What breaks your sense of presence in a story? The culture of video game playing has developed a tolerance for the common practices and limitations in designing and producing games. We’ve stopped asking “why?” and have come to expect the typical input arrangements, the impermanence of death, and restrictions of our own free will. Although much of the work in the EIS lab is focused on investigating new practices in creating and playing games, I’ve found, in my personal “research” of popular games, that despite the predictability, certain innovations in narrative are notably novel.
If we break down a game into layers of: paidia, ludus, and narrative, an area that is quite nontrivial is the connection between paidia and narrative. Often, your paidia is constrained such that you don’t ruin the narrative layer in the game. For example, it is common that your agency sucks in order to maintain the story elements.
(This post contains spoilers for: Final Fantasy 7, Planescape Tourment, and Bioshock)
More relevantly, in story driven games, the paidia and narrative layers find themselves compromising. Ultimately, the paidia-narrative relationship determines the user’s agency in a game and the overall flow and presence in a story. The question I want to pose is: What breaks your sense of presence in a story?
Three typical (sense of presence breaking) examples are:
- Entering a story with no prior domain knowledge
- The occurance of dying and respawning
- Having a terrible sense of agency
In my experiences, I’ve felt that creative innovations in game writing and game design (or conforming the narrative layer to suite the paidia) were apparent in the following approaches:
1. Write into your story that the player character, at the start of the game, has amnesia.
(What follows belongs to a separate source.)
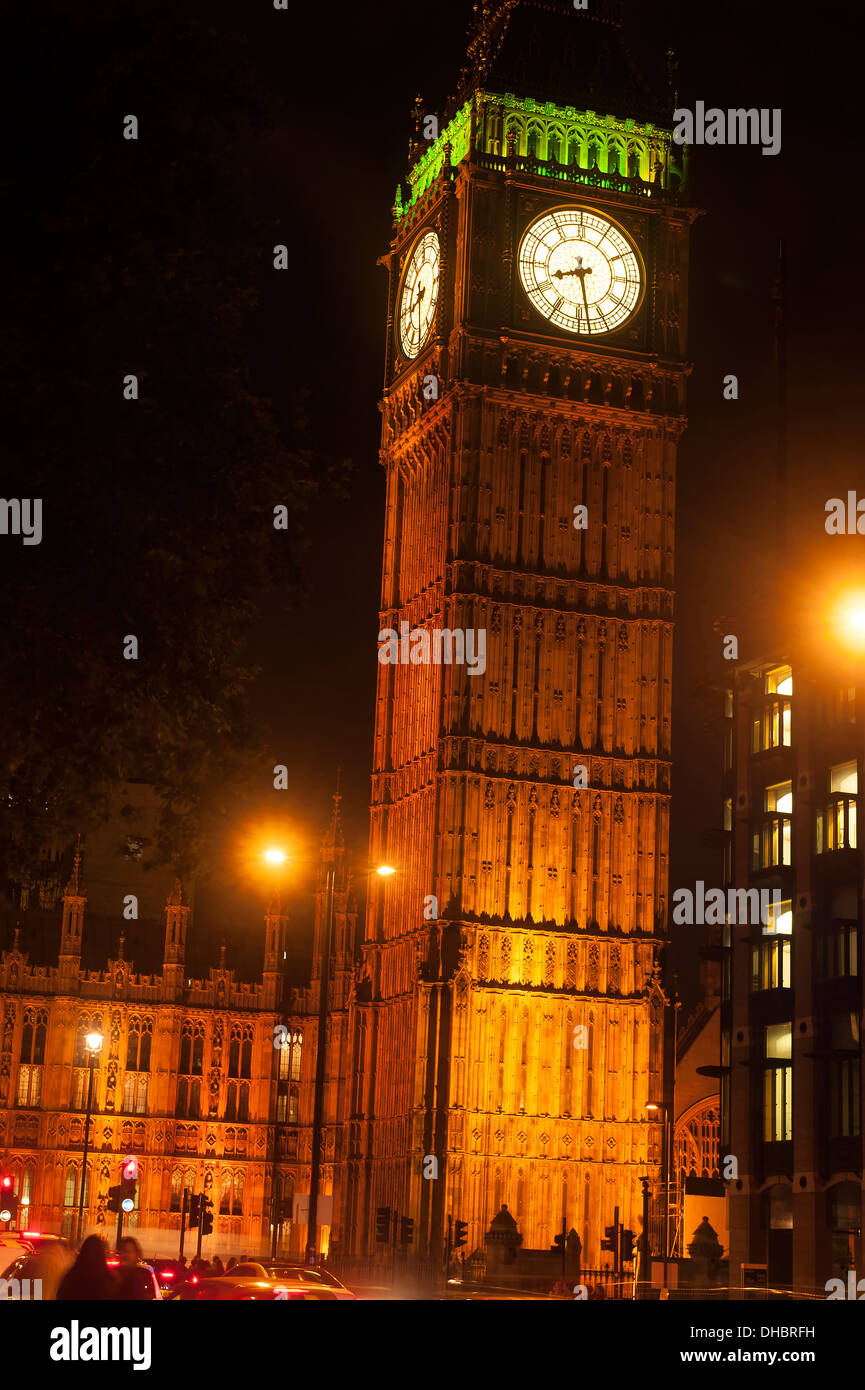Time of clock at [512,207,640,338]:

Every game has some form of introducing a new user to the experience. Usually, this includes teaching a user how to play in addition to priming the user of the introductory narrative context. Early forms of this include opening cut scenes and easy challenges in the early game play. Star Craft campaigns, for instance, introduce you to the complex build system by composing a story around a mission-based tutorial. With very little contextual priming, the 1995 game, Chrono Trigger, starts with the player character as a red spikey haired young man being woken up by his mother. My initial thoughts as I start this game are: where am I? who am I? what is going on? and what am I supposed to do next? It follows that the protagonist, Crono, doesn’t have much of a personality represented throughout the game. In contrast, player characters such as Cloud from Final Fantasy 7 and Pheonix from Phoenix Wright: Justice for All, with more complexly defined personalities and lives, are introduced to the player with temporary memory loss. Suitably, the world must be explained to the player character and coincidentally presents information that the user needs to know. As you are discovering the world around you, you are also discovering yourself as a character that is recovering from amnesia.
2. Write into your story a curse that makes the player character immortal.
Death is a common occurance in many games. There are pretty typical approaches in handling life and death in video games. It is expected that if you do poorly enough, you lose your life and will be set back in some way. Super Mario employs extra lives. Halo uses check points. Final Fantasy uses save spots. In midst of a big dungeon, there’s always that awkward explanation of “here and only at shiny spots like these can you save your progress.” When you die, the game ends, but when you start again, you resume from previously saved state. We just accept this as how things are, but Planescape Tourment takes it a step further. In Planescape, the main character is “cursed” with immortality, and when he “dies,” he wakes up in a mortuary… the closest mortuary to the location of death (and no, time has not stopped nor rewound). In fact, he’s lived and died so many times, that his lives, recorded in a tomb, have taken many possible paths (in addition to the path you are currently on). Your living, dying, and resurrection, within play, is just an intentional feature of the story experience.
3. Write into your story how the player character was genetically engineered to be mind controlled on command.
It goes without saying that stories in games are fairly linear. When it comes to choices, there really aren’t many that make a difference. Eventually, you will go from point A to point B to point C with nominal embellishments along the way. That’s just how games have been (in particular, JRPGs and action RPGs). If I don’t accept the current quest, then the story stops until I decide otherwise. In FPS campaigns, I accomplish the mission objective and await my next orders. Bioshock, for example, is an RPG/shooter that progresses quite linearly. You take in the presented circumstances, the interesting setting, music, and dialogue, and you go along with it. For the sake of progressing through the story, you do what you are instructed (I mean, what else would you do?). What’s different in this game is that you’re not meant to have a choice, because you, the player character, were genetically engineered to be mind controlled by the trigger phrase, “Would you kindly.” For the first half of the game, you just go along with your lack of autonomy, and for the second half it is cleverly worked into the story.
…And voila, here are three instances where we have gone from typical constraint to novel feature.
Until we begin to formalize and create new ways in designing games, our paidia remains a bit limited. Fortunately, we still have the expansiveness of our imaginations at the narrative layer’s disposal (in the meantime).